- Supplied information -
---

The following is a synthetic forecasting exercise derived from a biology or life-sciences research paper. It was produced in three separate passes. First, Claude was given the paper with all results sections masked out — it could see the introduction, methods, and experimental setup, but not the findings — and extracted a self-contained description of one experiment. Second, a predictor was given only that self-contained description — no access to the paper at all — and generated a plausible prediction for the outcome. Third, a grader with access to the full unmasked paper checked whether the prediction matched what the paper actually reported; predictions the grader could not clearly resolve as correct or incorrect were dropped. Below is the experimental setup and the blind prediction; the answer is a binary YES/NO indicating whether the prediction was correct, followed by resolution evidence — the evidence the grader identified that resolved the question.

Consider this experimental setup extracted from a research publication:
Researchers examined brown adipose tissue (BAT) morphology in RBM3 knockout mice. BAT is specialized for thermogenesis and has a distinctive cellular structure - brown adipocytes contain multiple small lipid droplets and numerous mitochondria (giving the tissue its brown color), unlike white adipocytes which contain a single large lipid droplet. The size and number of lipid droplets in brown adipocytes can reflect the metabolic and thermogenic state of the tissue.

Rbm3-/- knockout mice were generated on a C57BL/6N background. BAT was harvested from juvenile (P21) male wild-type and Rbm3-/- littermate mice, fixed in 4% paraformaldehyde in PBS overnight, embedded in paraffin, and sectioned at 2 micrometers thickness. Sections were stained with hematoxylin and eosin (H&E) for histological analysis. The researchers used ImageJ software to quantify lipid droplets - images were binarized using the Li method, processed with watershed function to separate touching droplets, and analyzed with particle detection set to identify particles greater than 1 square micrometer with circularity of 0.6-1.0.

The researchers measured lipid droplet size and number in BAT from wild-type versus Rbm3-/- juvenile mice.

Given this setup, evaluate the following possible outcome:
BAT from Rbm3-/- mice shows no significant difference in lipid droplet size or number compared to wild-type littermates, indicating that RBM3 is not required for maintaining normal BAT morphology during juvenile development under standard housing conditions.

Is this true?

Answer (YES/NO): NO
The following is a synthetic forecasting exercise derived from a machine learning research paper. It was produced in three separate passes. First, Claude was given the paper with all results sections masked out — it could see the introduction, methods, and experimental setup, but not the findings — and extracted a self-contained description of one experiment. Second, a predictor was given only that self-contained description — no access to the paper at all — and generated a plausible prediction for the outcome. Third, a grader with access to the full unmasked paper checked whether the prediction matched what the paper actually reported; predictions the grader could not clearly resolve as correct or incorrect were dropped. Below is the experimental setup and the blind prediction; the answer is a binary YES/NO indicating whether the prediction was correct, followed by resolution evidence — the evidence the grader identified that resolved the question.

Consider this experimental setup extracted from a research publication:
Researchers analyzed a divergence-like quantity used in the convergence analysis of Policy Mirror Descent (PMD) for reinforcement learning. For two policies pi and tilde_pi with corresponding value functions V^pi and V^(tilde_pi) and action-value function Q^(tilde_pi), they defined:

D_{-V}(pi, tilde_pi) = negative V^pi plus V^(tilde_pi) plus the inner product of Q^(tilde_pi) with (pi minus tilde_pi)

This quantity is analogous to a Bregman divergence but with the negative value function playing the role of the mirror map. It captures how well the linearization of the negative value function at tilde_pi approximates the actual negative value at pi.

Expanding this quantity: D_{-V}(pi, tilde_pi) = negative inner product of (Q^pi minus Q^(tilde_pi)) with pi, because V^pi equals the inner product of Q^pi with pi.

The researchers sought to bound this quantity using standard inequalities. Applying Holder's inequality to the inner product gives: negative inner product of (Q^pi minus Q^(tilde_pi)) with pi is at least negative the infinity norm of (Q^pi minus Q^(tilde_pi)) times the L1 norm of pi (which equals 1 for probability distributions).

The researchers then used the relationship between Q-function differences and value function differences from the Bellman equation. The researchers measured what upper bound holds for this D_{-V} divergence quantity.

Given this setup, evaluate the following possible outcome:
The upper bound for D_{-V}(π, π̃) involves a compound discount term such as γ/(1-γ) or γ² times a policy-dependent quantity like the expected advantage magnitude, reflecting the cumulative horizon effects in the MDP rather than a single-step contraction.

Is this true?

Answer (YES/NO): NO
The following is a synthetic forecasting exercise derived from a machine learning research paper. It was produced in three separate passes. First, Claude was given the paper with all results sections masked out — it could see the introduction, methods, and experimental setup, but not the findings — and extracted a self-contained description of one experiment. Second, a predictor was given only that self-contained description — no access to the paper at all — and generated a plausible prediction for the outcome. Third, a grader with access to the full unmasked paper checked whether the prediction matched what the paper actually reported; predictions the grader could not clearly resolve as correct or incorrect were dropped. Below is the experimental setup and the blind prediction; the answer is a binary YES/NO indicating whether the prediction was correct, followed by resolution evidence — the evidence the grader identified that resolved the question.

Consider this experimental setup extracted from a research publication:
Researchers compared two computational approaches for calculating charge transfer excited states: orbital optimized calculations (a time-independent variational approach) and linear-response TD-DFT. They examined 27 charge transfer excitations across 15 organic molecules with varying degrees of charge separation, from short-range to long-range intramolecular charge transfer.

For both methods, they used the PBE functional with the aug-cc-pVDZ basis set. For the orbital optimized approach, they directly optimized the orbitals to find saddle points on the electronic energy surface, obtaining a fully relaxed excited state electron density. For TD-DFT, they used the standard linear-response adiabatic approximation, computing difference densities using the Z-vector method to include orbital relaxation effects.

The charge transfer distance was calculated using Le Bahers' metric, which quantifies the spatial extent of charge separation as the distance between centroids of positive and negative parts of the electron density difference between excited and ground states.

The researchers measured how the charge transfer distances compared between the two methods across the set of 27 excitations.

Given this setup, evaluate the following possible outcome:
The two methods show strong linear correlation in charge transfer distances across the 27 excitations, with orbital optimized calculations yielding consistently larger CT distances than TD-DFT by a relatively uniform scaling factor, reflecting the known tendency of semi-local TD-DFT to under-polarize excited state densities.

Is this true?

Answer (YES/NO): NO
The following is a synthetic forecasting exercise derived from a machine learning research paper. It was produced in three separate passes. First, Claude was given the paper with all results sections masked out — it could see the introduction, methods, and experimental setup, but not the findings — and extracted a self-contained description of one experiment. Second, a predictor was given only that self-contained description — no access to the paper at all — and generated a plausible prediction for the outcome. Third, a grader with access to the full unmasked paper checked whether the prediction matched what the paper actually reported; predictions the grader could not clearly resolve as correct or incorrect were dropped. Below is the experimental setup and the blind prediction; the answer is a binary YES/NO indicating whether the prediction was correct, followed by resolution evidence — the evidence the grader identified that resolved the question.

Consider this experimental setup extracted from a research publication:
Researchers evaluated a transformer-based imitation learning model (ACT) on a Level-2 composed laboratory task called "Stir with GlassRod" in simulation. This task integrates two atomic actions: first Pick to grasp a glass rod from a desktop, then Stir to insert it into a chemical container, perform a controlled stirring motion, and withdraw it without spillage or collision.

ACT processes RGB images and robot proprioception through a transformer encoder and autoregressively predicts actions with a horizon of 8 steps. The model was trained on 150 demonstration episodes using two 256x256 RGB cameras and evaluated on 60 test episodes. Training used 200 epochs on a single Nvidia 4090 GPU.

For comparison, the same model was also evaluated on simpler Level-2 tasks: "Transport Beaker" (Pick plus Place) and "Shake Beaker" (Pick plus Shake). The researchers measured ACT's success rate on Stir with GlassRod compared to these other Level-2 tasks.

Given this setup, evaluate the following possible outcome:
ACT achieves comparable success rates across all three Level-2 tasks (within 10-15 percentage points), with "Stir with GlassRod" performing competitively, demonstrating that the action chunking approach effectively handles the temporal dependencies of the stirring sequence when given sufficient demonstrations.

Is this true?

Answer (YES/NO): NO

---

- Exercise brief -
Only those lines running from the one containing "ACT achieves comparable" through the last line of the data above are to be copied, exactly, with both ends included.

- Result of the task -
ACT achieves comparable success rates across all three Level-2 tasks (within 10-15 percentage points), with "Stir with GlassRod" performing competitively, demonstrating that the action chunking approach effectively handles the temporal dependencies of the stirring sequence when given sufficient demonstrations.

Is this true?

Answer (YES/NO): NO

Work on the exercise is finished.